Expert view: Reviewing the biggest innovations in antibody screening

Many large pharmaceutical, biopharmaceutical, and biotech companies have shifted resources into these modalities; making therapeutic antibodies and the downstream products based on them, like bi-specifics and CAR-T cells, the fastest growing segment in the industry. At the heart of this process is antibody screening, where target antigens are systematically exposed to a library of antibody-containing supernatants with the aim of finding ones that bind to them. One of the biggest innovations in antibody screening is the use of high-throughput flow cytometry.

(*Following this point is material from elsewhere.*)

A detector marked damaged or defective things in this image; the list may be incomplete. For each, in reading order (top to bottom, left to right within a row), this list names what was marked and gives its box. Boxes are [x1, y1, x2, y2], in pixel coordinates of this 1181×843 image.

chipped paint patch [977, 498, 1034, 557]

Historically, the Enzyme-Linked Immunosorbent Assay (ELISA) was the assay format of choice and could be detected relatively quickly, easily, and with high throughput using a standard plate reader. However, this method cannot ‘multiplex’ multiple binding events, uses a large amount of purified protein, and can destroy potentially important binding areas (epitopes) when attaching the proteins to the plastic wells. Multiplexing is important when creating assays with internal controls for specificity or to evaluate species cross-reactivity.

Traditional flow cytometry could overcome the limitations of ELISA by using antigens expressed on cell surfaces to save precious epitopes and by multiplexing cell populations expressing different antigen controls or species isotypes in the same wells. These advantages drove many antibody screeners away from ELISA to traditional flow cytometry, only to find that they lost the speed, ease of use, and throughput advantages they had with the plate reader.

Recently, the development of high-throughput flow cytometry tools like the IntelliCyt® iQue Screener PLUS that combine the high-content multiplexing capability of the flow cytometer with the speed, ease of use, and throughput of a plate reader are giving the antibody screening community the platform they need to ramp up biologics discovery.